** Opening Exercise text block **

Both members of Vex’d reunite to discuss their beginnings, their long-lost new LP, and their thoughts on the current state of dubstep music for an exclusive interview.
Vex’d are the British duo of Jamie and Roly whose 2005 debut album Degenerate is widely acknowledged as the first proper dubstep album, and still one of the very best, recently referred to by Mary Anne Hobbs as “the single most accomplished and important record in album form of the genre.” Released on Planet Mu during that label’s initial foray into dubstep, its metallic and aggressive sound not only galvanized a genre but arguably forever altered the direction of a label that is now regarded as one of the finest, most consistent, and most unique labels in bass music and electronic music in general.

** Closing Exercise text block **
** Opening Record extracts block **

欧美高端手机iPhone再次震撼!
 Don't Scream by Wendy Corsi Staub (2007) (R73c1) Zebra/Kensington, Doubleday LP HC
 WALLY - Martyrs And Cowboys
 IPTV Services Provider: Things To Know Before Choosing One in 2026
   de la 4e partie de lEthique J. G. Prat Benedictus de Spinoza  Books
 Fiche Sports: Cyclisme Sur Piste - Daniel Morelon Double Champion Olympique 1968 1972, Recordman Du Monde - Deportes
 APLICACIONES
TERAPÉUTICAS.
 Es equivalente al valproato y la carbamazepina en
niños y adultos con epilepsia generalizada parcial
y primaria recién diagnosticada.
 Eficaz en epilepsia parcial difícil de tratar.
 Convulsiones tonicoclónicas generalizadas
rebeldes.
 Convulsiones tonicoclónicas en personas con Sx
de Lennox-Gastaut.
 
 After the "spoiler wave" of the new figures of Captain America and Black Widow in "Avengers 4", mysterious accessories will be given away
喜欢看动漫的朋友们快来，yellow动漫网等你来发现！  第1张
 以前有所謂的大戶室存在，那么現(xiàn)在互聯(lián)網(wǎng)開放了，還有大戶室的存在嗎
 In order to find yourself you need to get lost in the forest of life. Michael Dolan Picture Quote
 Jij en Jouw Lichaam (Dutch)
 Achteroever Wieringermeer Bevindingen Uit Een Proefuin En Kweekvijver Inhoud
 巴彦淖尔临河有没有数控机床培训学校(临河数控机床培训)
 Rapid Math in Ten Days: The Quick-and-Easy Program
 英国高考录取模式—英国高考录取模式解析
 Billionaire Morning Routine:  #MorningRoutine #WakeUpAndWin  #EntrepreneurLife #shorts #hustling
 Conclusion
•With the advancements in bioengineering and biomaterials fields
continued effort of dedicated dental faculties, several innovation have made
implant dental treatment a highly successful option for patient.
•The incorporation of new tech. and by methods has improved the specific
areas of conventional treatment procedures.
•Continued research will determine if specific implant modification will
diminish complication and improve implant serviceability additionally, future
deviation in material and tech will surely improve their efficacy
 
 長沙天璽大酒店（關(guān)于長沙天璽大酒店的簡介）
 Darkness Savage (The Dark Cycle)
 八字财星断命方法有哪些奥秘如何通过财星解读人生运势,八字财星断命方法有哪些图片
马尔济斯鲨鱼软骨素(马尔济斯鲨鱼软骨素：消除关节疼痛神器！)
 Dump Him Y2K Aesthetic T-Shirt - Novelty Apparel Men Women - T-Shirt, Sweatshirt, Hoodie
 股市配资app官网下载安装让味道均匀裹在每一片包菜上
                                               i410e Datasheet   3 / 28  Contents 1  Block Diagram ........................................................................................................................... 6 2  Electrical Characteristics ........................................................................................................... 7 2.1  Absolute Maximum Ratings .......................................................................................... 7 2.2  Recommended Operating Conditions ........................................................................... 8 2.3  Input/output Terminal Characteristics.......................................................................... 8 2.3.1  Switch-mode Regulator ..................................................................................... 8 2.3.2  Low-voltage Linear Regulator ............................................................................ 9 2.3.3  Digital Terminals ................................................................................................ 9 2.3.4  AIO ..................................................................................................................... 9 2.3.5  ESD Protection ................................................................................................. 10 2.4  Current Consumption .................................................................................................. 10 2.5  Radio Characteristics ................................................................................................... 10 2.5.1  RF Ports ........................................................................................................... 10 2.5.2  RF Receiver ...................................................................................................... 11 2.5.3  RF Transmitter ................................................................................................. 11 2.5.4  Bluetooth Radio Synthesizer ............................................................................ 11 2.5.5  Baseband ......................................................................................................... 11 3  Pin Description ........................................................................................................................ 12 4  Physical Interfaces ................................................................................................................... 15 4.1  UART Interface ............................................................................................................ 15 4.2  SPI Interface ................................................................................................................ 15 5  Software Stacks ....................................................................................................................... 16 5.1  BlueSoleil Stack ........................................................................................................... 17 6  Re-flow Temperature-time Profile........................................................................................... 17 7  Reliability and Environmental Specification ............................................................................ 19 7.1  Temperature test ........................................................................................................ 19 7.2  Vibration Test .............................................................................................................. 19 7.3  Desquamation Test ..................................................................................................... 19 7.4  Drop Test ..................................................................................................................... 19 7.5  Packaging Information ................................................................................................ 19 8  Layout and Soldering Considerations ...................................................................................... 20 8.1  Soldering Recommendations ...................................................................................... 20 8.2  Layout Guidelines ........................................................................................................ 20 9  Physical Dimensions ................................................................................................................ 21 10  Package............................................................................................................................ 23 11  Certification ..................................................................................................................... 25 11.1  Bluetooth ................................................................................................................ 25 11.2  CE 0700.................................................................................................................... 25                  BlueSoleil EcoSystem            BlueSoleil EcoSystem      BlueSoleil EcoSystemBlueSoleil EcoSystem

** Closing Record extracts block **

■ Study questions ■
1) Using the text about Vex'd, decide whether each statement agrees with it: (a) Degenerate came out in 2005. (b) Degenerate was released after Planet Mu had long been established in dubstep. (c) Vex'd is a trio. Mark each yes or no and quote the words of the text that decide it.
2) Transcribe the passage of the text about Vex'd running from "Vex’d are the" to "music in general.".

■ Responses in order ■
1)
(a) Yes: "whose 2005 debut album Degenerate"
(b) No: "Released on Planet Mu during that label’s initial foray into dubstep"
(c) No: "Vex’d are the British duo of Jamie and Roly"

2)
Vex’d are the British duo of Jamie and Roly whose 2005 debut album Degenerate is widely acknowledged as the first proper dubstep album, and still one of the very best, recently referred to by Mary Anne Hobbs as “the single most accomplished and important record in album form of the genre.” Released on Planet Mu during that label’s initial foray into dubstep, its metallic and aggressive sound not only galvanized a genre but arguably forever altered the direction of a label that is now regarded as one of the finest, most consistent, and most unique labels in bass music and electronic music in general.